» Records of spatial reasoning questions
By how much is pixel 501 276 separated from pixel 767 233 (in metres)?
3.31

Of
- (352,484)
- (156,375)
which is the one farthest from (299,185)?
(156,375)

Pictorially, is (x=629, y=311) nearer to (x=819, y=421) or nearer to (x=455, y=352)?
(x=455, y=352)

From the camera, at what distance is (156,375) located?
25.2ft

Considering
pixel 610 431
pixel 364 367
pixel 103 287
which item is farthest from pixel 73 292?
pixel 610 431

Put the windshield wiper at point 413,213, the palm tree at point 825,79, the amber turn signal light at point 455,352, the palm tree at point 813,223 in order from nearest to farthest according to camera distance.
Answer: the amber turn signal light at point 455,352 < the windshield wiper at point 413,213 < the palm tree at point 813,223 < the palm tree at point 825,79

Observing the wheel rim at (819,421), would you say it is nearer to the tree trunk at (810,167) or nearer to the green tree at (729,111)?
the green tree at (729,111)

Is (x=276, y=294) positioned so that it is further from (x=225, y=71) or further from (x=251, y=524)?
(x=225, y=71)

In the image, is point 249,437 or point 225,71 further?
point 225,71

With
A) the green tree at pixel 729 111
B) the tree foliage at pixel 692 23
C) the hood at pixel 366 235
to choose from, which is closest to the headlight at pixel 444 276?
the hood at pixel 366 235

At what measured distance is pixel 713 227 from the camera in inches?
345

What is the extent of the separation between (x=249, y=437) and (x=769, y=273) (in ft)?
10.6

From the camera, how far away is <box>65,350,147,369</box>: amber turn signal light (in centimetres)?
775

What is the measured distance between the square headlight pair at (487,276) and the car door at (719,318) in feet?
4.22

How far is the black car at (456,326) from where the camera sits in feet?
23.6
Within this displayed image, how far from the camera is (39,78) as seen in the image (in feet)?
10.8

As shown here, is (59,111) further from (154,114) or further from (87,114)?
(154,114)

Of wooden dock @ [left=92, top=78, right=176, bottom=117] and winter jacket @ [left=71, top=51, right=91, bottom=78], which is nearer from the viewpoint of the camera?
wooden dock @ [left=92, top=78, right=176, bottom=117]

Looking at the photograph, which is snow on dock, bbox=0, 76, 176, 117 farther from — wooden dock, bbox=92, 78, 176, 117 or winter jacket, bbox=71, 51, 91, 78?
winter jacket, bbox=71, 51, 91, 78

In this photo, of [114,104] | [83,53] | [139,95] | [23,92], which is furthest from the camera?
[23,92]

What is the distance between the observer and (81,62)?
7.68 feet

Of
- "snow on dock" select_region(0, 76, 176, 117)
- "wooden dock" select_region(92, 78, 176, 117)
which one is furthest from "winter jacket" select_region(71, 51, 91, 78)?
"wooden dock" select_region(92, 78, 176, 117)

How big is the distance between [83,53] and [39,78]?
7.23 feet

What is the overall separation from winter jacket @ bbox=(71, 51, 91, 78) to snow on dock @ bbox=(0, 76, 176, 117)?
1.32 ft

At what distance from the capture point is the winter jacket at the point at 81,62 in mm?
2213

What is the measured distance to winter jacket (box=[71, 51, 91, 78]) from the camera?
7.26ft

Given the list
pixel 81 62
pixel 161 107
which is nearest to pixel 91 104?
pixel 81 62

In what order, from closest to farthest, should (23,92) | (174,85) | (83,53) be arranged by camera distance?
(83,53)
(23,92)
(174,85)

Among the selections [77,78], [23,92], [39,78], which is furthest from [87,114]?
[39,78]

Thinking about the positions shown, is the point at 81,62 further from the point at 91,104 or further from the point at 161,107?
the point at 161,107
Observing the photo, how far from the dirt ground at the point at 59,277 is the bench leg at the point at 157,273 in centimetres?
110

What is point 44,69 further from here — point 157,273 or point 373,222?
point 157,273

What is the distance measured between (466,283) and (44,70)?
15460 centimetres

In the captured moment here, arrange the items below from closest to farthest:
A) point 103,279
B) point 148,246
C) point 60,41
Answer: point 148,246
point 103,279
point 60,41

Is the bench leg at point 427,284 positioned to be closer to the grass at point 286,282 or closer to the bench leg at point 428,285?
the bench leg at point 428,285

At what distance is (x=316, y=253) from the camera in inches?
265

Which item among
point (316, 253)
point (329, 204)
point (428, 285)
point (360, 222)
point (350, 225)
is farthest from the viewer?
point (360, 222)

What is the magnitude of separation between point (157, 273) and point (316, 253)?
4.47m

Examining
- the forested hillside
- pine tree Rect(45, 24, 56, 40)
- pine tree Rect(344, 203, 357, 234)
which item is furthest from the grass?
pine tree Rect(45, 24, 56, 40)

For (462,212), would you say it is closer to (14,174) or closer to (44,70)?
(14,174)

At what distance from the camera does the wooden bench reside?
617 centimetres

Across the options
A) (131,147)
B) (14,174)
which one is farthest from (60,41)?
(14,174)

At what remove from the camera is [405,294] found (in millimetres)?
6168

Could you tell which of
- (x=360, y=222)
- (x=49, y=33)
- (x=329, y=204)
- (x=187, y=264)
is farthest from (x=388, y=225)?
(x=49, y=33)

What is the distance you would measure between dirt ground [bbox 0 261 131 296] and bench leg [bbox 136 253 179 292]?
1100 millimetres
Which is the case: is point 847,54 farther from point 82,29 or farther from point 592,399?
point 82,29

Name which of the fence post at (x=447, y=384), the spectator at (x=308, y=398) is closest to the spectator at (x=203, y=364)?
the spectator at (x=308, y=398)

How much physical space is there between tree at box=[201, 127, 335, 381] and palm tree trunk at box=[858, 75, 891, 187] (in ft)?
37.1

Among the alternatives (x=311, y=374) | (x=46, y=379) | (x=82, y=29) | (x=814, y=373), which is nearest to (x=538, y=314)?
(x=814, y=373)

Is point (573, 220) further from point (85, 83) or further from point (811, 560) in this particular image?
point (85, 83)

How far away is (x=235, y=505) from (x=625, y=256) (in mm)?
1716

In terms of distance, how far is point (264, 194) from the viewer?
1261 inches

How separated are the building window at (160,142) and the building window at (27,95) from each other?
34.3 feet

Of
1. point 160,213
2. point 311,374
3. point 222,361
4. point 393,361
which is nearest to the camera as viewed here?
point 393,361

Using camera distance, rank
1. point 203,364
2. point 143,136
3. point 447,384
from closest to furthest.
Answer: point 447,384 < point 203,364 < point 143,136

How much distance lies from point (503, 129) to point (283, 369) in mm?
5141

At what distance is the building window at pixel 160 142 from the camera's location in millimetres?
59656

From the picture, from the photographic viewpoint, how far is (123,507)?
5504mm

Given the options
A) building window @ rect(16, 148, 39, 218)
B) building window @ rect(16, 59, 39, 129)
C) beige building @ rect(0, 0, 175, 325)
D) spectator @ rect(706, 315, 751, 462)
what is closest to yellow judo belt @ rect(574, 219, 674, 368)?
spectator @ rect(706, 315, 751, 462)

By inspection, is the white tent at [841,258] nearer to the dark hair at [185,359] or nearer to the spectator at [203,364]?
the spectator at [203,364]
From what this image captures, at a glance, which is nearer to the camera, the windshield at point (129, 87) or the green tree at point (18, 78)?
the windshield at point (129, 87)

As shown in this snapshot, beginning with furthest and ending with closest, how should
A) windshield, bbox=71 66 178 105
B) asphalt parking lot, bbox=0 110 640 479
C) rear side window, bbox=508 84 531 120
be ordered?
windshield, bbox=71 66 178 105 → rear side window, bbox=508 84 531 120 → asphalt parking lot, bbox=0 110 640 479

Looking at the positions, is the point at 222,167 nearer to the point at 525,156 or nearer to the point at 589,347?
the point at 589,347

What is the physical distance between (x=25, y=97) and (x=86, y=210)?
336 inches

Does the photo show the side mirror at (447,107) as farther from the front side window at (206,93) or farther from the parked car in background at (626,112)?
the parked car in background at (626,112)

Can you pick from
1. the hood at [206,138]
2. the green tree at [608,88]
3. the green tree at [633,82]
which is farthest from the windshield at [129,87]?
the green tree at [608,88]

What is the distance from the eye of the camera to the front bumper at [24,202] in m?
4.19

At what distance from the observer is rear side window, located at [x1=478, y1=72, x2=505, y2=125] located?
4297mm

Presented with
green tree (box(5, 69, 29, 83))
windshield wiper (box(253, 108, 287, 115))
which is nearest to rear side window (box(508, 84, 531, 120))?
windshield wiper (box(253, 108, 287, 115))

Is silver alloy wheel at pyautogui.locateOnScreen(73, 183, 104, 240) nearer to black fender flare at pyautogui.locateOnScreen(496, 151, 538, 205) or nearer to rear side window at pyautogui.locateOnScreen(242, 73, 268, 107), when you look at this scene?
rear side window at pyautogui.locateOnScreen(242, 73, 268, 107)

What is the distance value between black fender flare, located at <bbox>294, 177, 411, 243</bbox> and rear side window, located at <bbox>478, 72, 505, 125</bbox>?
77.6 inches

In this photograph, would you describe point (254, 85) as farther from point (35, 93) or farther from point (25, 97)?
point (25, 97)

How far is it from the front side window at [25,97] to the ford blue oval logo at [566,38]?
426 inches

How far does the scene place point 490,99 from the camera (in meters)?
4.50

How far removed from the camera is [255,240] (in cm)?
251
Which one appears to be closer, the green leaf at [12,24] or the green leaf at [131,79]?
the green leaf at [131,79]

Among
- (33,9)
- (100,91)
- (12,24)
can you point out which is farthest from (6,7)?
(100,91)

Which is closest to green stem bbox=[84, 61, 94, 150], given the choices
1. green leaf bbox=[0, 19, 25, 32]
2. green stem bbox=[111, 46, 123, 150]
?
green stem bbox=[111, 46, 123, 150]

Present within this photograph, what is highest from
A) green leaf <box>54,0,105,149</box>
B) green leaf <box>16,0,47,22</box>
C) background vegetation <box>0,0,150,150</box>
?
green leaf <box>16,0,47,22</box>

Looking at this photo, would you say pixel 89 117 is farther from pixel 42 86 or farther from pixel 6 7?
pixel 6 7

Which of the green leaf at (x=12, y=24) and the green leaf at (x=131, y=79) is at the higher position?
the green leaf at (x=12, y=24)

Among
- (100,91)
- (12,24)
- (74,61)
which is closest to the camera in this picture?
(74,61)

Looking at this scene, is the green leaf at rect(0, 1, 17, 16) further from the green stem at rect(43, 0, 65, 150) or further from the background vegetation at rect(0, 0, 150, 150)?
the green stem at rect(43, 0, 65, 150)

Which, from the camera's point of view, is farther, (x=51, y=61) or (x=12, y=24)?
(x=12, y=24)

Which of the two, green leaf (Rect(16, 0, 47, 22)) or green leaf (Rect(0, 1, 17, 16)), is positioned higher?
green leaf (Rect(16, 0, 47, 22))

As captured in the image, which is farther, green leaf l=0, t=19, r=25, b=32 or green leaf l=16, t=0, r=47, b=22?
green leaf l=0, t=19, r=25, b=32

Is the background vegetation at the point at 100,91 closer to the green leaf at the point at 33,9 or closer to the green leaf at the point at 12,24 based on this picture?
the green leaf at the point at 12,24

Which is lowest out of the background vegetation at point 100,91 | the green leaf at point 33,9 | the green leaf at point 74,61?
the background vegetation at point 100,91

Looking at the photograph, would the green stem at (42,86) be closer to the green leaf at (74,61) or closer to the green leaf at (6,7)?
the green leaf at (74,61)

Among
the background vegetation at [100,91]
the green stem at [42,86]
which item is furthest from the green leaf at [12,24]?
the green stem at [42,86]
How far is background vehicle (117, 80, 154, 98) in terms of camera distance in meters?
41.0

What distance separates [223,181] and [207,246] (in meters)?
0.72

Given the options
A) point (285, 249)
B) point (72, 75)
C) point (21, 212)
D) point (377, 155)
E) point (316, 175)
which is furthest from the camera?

» REQUIREMENTS
Identify every line in the records above that contains the string "physical", matching its case exactly, and copy each of those lines.

» COMPLETE ANSWER
How much physical space is there between tree at box=[201, 127, 335, 381] and palm tree trunk at box=[858, 75, 891, 187] (in ft)?
What is the physical distance between (x=25, y=97) and (x=86, y=210)?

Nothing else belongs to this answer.